#### TEXT BLOCK ####

HOUSTON – When Elizabeth Dravis suddenly felt tired, she thought nothing of it. It was around the holidays, plus she’s a busy mom. So she thought, who in her shoes wouldn’t be tired?
However, in her case, it was a sign she had kidney disease.
Here’s what she wants others to know:
Minimal Change Disease
Dravis’s diagnosis was Minimal Change Disease, a type of kidney disease that mostly affects children.
“It results in the filter becoming overly leaky to protein and can result, ultimately, in a protein causing damage to the kidney,” said Dr. Donald Molony with UT Health Houston and Memorial Hermann.
Dravis is considered lucky because her illness was able to be treated with medication. Many people don’t get to walk away so easily.
“Sometimes they’re not reversible and lead to kidney failure, requiring treatment with dialysis or kidney transplant,” said Dr. Molony.
Elizabeth is in remission and may never have another episode. However, she wishes there was more importance put on some blood work she had gotten earlier this year that showed abnormal levels. The bloodwork, in conjunction with her fatigue, might have been enough to identify the problem prior to being hospitalized.

#### DATA EXCERPT ####

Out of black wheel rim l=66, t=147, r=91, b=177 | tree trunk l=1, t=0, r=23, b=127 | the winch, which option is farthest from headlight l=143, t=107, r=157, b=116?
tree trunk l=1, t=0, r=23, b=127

####

ACTIVITY LIST -
[a] Switch "medication" to "drugs" and write out everything in the kidney disease article from "Here’s what she" down to "away so easily.".
[b] Name every treatment for kidney disease that the kidney disease article mentions.
The listing comes from a separate source, unrelated to the kidney disease article.

RESPONSES TO THE EXERCISE -
[a]
Here’s what she wants others to know:
Minimal Change Disease
Dravis’s diagnosis was Minimal Change Disease, a type of kidney disease that mostly affects children.
“It results in the filter becoming overly leaky to protein and can result, ultimately, in a protein causing damage to the kidney,” said Dr. Donald Molony with UT Health Houston and Memorial Hermann.
Dravis is considered lucky because her illness was able to be treated with drugs. Many people don’t get to walk away so easily.

[b]
- Medication
- Dialysis
- Kidney transplant